[Opening Text shown section]

Gerzon Chacón

Personal information
- Full name: Gerzon Armando Chacón Varela
- Date of birth: November 25, 1980 (age 45)
- Place of birth: San Cristóbal, Venezuela
- Height: 1.76 m (5 ft 9 in)
- Position: Defender

Team information
- Current team: Deportivo Tachira

Senior career*
- Years: Team / Apps / (Gls)
- 1997–2000: Deportivo Táchira
- 2000–2001: ItalChacao
- 2001–2002: Nacional Táchira
- 2002–2003: Deportivo Táchira
- 2004: Mineros
- 2004–2005: Deportivo Táchira
- 2005: ItalChacao
- 2006–2012: Deportivo Táchira
- 2012: Sportivo Luqueño
- 2012–2013: Aragua
- 2014–: Deportivo Tachira

International career
- 1999–2009: Venezuela / 21 / (0)

= Gerzon Chacón =

Venezuelan footballer (born 1980)

Gerzon Armando Chacón (born 25 November 1980 in San Cristóbal) is a Venezuelan football defender who made a total number of 17 appearances (no goals) for the Venezuela national team since 1999. He started his professional career at Deportivo Táchira.

[Closing Text shown section]
[Opening Record extracts section]

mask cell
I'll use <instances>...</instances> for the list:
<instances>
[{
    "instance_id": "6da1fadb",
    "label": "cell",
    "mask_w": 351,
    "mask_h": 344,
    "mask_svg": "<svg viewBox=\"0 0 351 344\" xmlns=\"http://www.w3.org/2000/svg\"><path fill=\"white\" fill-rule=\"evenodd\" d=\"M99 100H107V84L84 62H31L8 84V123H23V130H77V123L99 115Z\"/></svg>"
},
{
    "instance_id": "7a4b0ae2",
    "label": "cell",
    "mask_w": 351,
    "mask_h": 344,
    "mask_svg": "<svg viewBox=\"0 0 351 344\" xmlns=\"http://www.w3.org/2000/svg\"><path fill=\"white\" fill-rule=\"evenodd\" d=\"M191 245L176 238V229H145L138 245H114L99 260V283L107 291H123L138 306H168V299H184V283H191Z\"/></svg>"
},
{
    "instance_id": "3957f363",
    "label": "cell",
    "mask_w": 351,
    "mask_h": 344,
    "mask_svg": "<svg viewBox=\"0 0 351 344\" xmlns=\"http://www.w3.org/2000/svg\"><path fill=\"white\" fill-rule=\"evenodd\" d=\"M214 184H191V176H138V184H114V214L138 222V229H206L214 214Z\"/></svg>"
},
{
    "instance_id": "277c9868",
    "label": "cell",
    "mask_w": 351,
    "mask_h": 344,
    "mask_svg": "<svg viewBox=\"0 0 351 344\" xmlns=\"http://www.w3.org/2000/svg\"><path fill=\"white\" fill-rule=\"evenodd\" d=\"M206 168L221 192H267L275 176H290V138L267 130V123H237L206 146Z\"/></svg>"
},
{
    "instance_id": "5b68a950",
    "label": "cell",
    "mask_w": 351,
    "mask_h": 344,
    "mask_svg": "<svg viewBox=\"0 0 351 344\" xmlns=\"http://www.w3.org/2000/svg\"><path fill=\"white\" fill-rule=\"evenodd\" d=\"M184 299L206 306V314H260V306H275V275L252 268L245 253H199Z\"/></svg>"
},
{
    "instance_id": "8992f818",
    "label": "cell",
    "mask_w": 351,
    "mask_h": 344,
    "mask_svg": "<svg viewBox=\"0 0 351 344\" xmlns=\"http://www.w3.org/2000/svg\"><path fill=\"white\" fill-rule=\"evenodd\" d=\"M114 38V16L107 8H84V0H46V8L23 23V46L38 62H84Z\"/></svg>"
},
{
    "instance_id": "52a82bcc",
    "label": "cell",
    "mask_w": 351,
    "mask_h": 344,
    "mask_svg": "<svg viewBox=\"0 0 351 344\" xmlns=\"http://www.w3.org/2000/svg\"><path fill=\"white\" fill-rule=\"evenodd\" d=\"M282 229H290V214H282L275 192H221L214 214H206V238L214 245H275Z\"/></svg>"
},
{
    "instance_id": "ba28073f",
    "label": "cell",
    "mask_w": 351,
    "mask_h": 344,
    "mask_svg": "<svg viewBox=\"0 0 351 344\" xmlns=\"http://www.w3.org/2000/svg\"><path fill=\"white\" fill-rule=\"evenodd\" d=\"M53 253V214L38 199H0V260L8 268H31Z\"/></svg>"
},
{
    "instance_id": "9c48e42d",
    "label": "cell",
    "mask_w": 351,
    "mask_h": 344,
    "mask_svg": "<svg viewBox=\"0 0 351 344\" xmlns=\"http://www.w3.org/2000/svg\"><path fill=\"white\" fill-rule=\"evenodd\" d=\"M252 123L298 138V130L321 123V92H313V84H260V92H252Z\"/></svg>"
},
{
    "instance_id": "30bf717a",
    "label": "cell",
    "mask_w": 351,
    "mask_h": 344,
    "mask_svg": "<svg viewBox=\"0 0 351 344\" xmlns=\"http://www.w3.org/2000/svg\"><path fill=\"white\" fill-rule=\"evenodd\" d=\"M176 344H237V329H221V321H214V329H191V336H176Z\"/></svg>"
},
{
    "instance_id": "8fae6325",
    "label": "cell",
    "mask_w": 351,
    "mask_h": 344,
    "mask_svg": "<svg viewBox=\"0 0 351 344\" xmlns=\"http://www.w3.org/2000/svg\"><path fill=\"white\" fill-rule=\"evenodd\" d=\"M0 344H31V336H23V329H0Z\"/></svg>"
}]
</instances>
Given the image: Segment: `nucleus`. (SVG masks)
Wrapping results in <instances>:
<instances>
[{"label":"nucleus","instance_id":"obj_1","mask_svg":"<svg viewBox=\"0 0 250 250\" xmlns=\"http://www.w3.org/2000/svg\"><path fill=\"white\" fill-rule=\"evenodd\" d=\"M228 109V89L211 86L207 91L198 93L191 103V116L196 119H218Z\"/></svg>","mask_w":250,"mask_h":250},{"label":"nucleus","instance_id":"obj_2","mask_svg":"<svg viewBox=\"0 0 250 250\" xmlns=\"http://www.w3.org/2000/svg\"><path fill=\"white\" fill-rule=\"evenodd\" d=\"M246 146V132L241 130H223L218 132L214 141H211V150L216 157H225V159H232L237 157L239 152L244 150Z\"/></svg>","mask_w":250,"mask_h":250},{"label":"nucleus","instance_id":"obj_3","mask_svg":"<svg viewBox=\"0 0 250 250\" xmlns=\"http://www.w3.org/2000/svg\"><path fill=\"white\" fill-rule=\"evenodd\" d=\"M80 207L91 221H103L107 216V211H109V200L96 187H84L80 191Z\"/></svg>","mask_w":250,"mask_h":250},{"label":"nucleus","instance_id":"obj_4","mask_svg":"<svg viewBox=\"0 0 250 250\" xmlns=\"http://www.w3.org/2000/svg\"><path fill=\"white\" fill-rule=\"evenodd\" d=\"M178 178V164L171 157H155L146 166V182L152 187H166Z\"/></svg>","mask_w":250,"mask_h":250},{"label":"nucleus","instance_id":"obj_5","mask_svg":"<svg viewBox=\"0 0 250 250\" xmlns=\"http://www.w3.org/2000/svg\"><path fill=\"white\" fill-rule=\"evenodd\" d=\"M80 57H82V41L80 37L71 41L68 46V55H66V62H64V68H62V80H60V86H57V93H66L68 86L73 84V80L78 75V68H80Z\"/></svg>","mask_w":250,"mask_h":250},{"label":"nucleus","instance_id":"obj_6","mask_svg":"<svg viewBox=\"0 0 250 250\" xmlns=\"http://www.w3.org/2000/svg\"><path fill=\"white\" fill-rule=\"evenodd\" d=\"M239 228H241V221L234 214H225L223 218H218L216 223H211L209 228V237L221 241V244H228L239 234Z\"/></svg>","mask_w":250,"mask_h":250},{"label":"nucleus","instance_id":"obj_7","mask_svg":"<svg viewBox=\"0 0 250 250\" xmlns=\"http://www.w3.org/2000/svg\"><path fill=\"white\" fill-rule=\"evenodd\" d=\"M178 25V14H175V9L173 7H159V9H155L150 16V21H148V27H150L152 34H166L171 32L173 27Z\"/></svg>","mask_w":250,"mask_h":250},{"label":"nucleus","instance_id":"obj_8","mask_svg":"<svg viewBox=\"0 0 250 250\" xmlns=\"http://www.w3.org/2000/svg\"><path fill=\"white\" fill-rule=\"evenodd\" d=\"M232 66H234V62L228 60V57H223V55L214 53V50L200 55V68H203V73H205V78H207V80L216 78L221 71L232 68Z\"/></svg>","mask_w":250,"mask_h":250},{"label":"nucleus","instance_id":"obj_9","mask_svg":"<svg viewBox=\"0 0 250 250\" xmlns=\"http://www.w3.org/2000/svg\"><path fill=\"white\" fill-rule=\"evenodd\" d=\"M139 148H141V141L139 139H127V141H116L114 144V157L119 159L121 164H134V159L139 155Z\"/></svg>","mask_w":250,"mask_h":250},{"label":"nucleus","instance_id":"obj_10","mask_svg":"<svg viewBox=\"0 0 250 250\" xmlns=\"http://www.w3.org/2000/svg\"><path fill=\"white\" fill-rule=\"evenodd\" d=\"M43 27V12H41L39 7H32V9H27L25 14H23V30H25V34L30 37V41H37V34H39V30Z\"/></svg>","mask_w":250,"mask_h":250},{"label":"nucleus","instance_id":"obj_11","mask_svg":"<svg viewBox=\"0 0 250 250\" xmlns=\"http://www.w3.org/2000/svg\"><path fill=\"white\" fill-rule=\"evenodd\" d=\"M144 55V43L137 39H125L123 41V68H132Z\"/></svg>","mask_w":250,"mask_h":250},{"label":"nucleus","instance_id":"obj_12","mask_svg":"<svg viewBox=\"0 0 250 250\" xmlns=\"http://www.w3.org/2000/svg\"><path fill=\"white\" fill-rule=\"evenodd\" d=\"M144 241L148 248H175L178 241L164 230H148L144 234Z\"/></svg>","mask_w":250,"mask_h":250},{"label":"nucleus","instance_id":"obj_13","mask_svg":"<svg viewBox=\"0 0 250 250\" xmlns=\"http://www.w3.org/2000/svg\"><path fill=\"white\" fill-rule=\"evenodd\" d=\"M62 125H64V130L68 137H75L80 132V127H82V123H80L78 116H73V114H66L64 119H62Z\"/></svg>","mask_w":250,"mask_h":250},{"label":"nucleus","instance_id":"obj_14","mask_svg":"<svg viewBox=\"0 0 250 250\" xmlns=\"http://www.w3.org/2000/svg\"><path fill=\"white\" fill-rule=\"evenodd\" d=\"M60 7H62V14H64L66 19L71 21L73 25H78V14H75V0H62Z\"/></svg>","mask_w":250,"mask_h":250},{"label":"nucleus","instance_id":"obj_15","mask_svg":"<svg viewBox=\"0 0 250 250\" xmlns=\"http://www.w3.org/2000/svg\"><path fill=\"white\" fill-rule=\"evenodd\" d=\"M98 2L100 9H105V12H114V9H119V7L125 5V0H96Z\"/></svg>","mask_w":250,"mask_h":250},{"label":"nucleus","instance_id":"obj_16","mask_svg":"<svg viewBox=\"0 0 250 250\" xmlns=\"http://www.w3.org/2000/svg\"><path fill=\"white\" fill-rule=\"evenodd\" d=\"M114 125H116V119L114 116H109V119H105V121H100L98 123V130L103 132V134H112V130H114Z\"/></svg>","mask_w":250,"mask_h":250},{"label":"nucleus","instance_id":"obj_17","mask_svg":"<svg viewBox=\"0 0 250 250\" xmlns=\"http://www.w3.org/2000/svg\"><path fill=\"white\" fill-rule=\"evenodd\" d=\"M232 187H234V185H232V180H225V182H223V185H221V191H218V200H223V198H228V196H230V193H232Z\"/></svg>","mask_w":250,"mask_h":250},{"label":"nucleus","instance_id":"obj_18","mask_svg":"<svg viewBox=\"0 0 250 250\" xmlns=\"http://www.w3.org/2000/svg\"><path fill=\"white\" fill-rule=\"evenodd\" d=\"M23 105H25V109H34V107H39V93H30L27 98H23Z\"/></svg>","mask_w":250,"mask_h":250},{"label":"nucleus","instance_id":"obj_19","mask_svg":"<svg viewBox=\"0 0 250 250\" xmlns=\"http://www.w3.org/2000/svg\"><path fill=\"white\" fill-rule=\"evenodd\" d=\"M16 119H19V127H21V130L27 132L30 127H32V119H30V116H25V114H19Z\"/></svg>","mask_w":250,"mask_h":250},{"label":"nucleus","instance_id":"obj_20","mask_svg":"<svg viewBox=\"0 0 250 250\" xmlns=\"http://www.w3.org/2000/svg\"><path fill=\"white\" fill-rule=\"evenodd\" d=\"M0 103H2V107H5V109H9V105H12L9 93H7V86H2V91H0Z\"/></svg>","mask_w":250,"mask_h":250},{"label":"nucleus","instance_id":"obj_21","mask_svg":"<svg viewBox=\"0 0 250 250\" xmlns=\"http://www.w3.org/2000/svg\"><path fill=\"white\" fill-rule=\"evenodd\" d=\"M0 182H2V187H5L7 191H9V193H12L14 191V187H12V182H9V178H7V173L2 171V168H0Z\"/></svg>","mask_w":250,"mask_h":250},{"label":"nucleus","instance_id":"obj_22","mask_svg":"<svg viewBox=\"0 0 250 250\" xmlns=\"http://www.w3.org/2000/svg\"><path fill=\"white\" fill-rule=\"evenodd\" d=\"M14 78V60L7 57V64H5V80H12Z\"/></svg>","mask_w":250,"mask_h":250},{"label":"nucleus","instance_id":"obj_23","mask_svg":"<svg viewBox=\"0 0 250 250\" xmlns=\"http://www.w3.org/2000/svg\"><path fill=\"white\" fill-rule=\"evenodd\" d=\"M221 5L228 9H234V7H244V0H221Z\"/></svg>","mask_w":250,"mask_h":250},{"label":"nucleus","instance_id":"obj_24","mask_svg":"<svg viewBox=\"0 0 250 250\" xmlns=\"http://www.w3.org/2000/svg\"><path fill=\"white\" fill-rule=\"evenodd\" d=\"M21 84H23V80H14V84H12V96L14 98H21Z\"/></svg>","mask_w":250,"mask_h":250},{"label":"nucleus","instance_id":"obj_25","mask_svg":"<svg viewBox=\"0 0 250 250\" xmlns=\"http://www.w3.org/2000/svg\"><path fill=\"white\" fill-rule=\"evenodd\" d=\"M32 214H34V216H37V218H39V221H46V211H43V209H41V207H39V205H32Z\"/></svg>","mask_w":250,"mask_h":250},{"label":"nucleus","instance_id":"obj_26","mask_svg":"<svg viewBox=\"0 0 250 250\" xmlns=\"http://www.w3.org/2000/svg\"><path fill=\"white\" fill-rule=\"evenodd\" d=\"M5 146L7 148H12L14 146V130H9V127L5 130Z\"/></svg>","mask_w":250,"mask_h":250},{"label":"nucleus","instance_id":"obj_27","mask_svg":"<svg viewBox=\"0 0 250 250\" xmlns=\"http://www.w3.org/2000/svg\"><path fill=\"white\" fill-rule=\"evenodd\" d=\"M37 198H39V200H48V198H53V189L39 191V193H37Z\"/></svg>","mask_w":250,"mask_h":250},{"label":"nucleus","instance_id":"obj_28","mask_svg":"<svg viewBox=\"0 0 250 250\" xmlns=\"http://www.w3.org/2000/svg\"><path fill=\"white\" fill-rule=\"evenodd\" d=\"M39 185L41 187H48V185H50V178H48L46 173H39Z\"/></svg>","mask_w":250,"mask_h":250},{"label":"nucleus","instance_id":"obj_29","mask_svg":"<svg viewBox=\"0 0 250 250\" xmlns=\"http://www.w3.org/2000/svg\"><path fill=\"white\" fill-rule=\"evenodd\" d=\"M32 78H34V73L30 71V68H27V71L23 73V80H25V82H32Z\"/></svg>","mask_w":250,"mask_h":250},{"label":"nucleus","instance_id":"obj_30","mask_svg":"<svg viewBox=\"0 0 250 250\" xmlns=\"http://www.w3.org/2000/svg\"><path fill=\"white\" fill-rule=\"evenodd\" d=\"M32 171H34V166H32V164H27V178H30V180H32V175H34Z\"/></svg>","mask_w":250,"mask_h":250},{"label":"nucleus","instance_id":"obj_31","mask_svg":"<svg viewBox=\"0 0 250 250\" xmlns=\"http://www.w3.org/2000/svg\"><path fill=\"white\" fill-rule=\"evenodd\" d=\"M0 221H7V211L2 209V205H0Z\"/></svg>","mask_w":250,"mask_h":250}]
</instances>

[Closing Record extracts section]

Do these statements agree with the Gerzon Chacón text? Answer yes or no for each, and quote the words of the text that decide it. (a) He was born in San Cristóbal. (b) He plays as a forward. (c) He began his professional career at Mineros.

◆ Solution:
(a) Yes: "Place of birth: San Cristóbal, Venezuela"
(b) No: "Position: Defender"
(c) No: "He started his professional career at Deportivo Táchira."